■ TEXT UNDER STUDY:
They are less aggressive than most cichlids their size, largely because the deformed mouth limits their ability to inflict damage. This makes them more suitable for mixed cichlid community tanks than typical Central American cichlids, though they will still chase and spar.
During spawning attempts, blood parrots become more territorial and protective. Even if eggs are infertile, both parents will guard the spawn site vigorously. This phase is temporary and behavior returns to normal once the eggs are abandoned.
Suitable Tank Mates
Blood parrots occupy a useful middle ground in the cichlid world: large enough not to be eaten by most medium cichlids, but without the devastating bite of convicts, firemouths, or other aggressive Central Americans. This opens up community options unavailable with more aggressive species.
Good companions include: severums, festivums, giant danios as dither fish, larger tetras (Buenos Aires, Colombian), peaceful barbs (tinfoil barbs), and similarly sized non-aggressive cichlids. Avoid pairing with highly aggressive cichlids like red devils, jack dempseys, or flowerhorns.
In a community with fast, robust non-cichlid fish, blood parrots often thrive. The key is avoiding fish small enough to be bullied and fish aggressive enough to exploit the parrot's limited bite.

■ YOUR TASKS:
1. According to the passage on blood parrots, what limits their ability to inflict damage?
2. Echo the passage on blood parrots word for word, starting at the words "Suitable Tank Mates" and ending after "more aggressive species.".
3. Write what comes next in the passage on blood parrot behavior and tank mates, picking up after its final sentence.

[Scene geometry reasoning data]
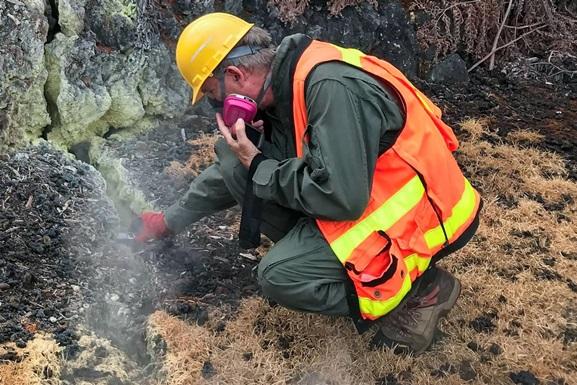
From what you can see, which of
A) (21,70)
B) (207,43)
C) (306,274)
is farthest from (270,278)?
(21,70)

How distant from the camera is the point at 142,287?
385 centimetres

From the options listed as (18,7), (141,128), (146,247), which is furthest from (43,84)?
(146,247)

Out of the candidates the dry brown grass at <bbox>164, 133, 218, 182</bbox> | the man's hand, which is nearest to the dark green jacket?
the man's hand

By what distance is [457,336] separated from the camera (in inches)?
141

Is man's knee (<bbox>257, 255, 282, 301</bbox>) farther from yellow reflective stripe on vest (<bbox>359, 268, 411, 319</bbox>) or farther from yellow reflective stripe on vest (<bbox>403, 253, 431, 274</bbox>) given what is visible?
yellow reflective stripe on vest (<bbox>403, 253, 431, 274</bbox>)

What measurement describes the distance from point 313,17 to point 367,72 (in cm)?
329

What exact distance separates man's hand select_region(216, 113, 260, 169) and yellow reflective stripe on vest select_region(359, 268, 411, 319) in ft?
2.72

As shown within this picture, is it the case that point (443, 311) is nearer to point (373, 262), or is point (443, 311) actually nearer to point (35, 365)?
point (373, 262)

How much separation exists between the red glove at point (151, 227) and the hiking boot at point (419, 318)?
1.37m

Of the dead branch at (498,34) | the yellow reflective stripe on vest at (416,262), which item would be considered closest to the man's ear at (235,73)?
the yellow reflective stripe on vest at (416,262)

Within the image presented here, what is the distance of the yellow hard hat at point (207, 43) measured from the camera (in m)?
3.06

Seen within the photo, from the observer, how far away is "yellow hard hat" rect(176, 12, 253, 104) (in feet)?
10.0

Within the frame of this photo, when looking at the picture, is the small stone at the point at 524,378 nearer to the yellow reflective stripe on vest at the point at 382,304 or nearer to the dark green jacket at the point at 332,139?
the yellow reflective stripe on vest at the point at 382,304

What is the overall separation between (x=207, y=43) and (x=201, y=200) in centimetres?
100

■ LIST OF ANSWERS:
1. Their deformed mouth limits their ability to inflict damage.

2.
Suitable Tank Mates
Blood parrots occupy a useful middle ground in the cichlid world: large enough not to be eaten by most medium cichlids, but without the devastating bite of convicts, firemouths, or other aggressive Central Americans. This opens up community options unavailable with more aggressive species.

3.
Water Parameters
Blood parrots are adaptable to a range of conditions inherited from their parent species:
- pH: 6.5-8.0
- Hardness (gH): 8-20 dGH
- Temperature: 76-84 degrees F
- Ammonia and Nitrite: 0 ppm
- Nitrate: below 20 ppm
Here are some top tips to deal with unwanted parameters:
- Standard neutral to slightly alkaline tap water suits blood parrots well in most areas. No special water treatment is needed.
- Weekly 25-30% water changes are important. Cichlids produce significant waste and nitrate builds quickly without consistent changes.
- Temperature stability is more important than specific values. Fluctuations above 4-5 degrees F trigger immune suppression and increase disease susceptibility.
- Avoid copper-based medications unless specifically needed; monitor dosing carefully as cichlids can be sensitive at high copper concentrations.